I was six but I’m sure I looked younger, from malnutrition. I just sat there the first two days, hoping someone would come. It was viciously cold. Finally I put on my coat and walked out. There was so much snow, no one had cleared a path. My shoes were too thin to walk far. I knocked on our neighbours’ doors—no answer. Maybe they’d all fled, or were hiding. No one needed another hungry child. The village hadn’t been a friendly place for a long time—people accusing each other of stealing food or hoarding. As I walked back, I noticed all the tree trunks had been scraped completely smooth, all the bark gone.
Back home, I just wanted my parents to wake up, or to go to sleep myself. I was more tired than I’d ever been. There was nothing in the house at all, we’d turned our furniture into firewood weeks ago. I lay down next to my mother, but her body was stone cold. Just the three of us, flat on the dirt floor. I was as still as them.
I imagined my mother singing to me, but the words kept slipping out of my head. Every time I opened my eyes again, the light was doing something different. Sunrise. Moon. I kept drifting in and out. Then finally the cold and the pain in my stomach were so strong they kept me awake, but without the energy to move. I just lay there, watching the shadows cross the floor.
If only my mother had been able to soothe me. On nights when I couldn’t sleep, she sometimes let me suck on her fingers. Very slowly, an inch at a time, I turned myself around so I could take her thumb in my mouth. It felt so good holding it there. After a while, I bit.
I don’t like to think about this. The liquid flowed into my mouth, making me feel stronger. It was wonderful having something to chew again, the sensation of my teeth coming back to life. She was so stiff, but I licked and nibbled tenderly, like a little cat. It was gentle, just my mother nurturing me. I don’t know how many days this lasted. By the time my uncle came from town, he found me lying there unconscious. He screamed when he saw what had happened, he said, but I didn’t come round.
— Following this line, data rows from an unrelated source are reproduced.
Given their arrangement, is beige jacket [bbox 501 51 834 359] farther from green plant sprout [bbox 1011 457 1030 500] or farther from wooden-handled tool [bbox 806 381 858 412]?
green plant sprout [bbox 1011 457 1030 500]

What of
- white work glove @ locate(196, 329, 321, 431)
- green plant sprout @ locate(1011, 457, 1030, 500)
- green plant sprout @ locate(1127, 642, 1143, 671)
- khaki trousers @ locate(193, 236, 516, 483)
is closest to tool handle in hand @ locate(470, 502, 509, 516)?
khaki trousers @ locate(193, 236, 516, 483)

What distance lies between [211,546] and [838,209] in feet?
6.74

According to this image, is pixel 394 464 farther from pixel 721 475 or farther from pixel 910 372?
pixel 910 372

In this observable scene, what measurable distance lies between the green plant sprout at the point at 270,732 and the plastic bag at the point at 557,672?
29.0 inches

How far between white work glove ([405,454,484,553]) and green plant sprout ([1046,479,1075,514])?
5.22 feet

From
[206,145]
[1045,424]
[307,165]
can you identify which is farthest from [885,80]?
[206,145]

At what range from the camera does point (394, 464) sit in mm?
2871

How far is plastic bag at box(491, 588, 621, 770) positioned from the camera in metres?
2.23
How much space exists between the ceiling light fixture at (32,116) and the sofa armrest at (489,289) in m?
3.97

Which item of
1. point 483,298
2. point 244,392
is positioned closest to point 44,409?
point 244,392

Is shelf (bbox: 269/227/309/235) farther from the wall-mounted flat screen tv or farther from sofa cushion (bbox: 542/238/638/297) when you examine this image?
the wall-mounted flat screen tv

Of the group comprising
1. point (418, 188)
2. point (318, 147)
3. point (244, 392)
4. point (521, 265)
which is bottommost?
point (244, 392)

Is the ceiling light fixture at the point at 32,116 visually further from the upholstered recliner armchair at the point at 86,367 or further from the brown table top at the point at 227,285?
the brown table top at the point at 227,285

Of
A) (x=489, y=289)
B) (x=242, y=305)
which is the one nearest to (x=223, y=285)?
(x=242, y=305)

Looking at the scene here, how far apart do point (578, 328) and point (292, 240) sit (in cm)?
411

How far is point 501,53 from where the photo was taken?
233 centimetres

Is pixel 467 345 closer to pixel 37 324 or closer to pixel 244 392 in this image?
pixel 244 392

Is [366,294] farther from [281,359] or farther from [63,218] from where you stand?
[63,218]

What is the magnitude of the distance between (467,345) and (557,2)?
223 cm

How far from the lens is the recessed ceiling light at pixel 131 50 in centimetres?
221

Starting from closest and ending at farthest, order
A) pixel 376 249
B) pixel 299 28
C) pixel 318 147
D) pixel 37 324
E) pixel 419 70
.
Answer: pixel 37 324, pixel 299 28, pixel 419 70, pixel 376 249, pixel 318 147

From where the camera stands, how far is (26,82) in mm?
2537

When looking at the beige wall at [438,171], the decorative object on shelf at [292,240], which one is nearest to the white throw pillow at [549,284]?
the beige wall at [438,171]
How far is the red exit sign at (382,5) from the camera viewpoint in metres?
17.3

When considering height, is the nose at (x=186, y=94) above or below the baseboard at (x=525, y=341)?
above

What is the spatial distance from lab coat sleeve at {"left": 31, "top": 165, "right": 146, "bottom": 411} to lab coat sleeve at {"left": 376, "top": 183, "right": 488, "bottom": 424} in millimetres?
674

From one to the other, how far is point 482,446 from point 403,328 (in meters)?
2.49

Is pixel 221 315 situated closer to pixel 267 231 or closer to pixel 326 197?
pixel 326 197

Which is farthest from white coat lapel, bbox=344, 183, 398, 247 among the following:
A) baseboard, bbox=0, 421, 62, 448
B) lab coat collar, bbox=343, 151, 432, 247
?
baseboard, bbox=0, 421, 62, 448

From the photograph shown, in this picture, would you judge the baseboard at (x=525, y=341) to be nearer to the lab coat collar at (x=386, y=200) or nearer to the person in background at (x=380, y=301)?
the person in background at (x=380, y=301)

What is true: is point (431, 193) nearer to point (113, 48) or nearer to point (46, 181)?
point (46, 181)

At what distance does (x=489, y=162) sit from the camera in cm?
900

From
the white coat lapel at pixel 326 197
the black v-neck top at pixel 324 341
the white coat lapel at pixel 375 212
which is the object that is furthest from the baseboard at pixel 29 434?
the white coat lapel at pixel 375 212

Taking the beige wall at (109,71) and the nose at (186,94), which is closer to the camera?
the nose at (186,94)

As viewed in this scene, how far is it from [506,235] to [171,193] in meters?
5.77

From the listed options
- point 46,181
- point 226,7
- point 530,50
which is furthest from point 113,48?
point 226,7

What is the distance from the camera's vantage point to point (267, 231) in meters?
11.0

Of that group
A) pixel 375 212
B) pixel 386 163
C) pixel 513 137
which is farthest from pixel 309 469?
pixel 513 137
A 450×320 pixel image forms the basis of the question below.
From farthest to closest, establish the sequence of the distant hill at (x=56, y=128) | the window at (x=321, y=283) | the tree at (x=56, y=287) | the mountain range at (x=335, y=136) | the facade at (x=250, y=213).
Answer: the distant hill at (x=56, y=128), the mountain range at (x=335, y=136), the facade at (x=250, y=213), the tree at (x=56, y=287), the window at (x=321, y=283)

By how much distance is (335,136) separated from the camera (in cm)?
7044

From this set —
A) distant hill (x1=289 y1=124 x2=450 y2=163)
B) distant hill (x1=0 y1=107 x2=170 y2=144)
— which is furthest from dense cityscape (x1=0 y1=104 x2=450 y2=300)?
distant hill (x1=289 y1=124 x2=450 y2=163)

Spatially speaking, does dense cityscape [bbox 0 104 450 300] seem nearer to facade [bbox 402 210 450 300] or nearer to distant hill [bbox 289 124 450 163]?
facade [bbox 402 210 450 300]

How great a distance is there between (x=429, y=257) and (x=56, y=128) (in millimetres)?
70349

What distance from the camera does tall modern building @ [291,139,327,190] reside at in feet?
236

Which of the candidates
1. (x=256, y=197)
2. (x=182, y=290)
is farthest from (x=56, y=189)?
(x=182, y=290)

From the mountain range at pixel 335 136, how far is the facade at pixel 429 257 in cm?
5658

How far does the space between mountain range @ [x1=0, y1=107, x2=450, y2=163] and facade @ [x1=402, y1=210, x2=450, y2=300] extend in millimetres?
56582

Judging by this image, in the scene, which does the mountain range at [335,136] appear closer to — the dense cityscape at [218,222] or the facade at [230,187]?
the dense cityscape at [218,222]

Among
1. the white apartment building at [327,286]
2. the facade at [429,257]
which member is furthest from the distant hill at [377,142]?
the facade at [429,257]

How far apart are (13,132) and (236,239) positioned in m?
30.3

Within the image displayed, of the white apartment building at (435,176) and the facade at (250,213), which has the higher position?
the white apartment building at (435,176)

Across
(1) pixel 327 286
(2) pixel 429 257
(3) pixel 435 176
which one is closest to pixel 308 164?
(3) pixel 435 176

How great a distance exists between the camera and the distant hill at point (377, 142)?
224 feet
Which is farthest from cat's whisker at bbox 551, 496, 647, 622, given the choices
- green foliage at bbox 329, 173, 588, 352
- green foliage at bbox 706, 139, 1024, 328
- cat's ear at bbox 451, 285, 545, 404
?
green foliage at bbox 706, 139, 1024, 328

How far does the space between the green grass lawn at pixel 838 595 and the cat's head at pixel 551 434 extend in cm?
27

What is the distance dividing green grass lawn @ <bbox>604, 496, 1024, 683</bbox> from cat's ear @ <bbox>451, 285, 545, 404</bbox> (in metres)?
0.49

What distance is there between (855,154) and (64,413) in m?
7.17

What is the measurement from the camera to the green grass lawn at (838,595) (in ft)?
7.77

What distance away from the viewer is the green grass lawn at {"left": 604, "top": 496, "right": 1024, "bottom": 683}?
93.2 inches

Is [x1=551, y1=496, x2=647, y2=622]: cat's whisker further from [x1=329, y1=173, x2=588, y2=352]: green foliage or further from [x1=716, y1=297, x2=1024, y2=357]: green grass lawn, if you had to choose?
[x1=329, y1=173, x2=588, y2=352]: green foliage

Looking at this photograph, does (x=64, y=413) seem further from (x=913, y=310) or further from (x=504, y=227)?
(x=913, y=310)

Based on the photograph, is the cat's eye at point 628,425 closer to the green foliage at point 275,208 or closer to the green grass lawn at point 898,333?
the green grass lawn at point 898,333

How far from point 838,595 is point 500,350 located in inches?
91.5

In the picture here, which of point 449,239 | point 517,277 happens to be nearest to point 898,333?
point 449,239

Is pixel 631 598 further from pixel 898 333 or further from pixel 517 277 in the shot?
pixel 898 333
Both my mother’s arms were bare of flesh, all the way to the elbow.
He brought me away as quickly as he could, not even stopping to deal with the bodies. I was sick for a long time after that. All that uncooked meat. But I was alive. And I couldn’t stop thinking—even after I was healthy again, it stayed with me—of scraping my teeth against her long arm bone, trying to get the last shreds of flesh. They tasted so very good.
Do you understand why your mom and I never talk about that time? Why we can’t go back? So that’s why we’re leaving, all of us. If Hong Kong is returning to China, then we’ll find somewhere else to live. I can’t be in China again. We ran away once, and we will run again. There’s no shame in escape. We have to do what we can, to preserve ourselves.
You’ll stop being troublesome, Mui Foong? You’ll be sensible, and come to London, and keep living well?
Good. I knew you’d see sense. Your mom will be so pleased.
Why have you stopped? So much food left. Come on, eat, eat some more! So skinny, you are. We need to put some meat on those bones.